Four Sided Triangle (1953)

Posted: November 21, 2022 in Uncategorized

It’s been on my shelf for years and years, but I finally got around to watching the hyphen-free Four Sided Triangle, Hammer’s first full-on plunge into SF (not their first horror film — that was 1935’s Mystery of the Mary Celeste). It’s an interesting film, with many embryonic elements that would achieve their full flowering in later films. It’s also much less lurid than the poster would suggest.

As with the Frankenstein films, we have a lab, not in a Gothic castle, but in rather more ordinary surroundings, such an attic, a basement, or, as in this case, a barn.

And then there’s the horror of mad science tampering with identity. The plot has our obsessed scientist duplicating the woman he loves in the hopes that this version will love him back, while completely ignoring the fact that he is duplicating her history, memories and emotions along with her body, with tragic results. This anticipates the themes to be explored in the likes of Frankenstein Created Woman and Frankenstein Must Be Destroyed.

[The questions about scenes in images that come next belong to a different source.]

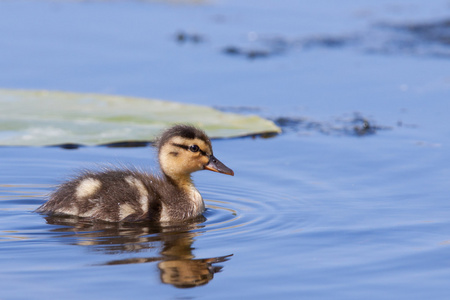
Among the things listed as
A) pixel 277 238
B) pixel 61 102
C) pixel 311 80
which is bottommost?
pixel 277 238

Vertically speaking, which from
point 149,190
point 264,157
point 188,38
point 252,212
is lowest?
point 252,212

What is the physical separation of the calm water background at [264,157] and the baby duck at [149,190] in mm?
162

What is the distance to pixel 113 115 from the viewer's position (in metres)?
8.20

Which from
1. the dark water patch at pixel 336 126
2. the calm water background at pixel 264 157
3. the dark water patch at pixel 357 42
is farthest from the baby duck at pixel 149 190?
the dark water patch at pixel 357 42

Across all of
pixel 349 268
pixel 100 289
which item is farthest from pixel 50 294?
pixel 349 268

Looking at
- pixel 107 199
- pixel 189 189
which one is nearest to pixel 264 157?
pixel 189 189

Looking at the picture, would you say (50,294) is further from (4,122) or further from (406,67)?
(406,67)

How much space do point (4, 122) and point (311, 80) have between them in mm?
3809

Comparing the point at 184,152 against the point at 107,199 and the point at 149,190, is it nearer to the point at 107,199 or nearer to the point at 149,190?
the point at 149,190

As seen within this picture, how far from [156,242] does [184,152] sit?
1059mm

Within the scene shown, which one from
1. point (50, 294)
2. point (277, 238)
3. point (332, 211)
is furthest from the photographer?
point (332, 211)

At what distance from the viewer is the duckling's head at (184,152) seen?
6.27m

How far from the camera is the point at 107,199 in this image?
5.95 meters

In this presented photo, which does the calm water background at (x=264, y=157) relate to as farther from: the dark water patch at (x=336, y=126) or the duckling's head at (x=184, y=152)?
the duckling's head at (x=184, y=152)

Meanwhile, Barbara Payton, in one of two films she would star in for Hammer, does very well in a somewhat underwritten dual role. She conveys the suicidal agony of the duplicate with hearbreaking poignancy, and the Mid-Atlantic accent she adopts works well in suggesting a character whose upbringing has been split between England and the US.

The overemphasis on the lab scenes (which really do go on and on) unfortunately results in the relationship tragedy being underdeveloped, with Payton in particular barely being given the chance to show what she can do, but as a first draft of what was shortly to come, this remains intriguing.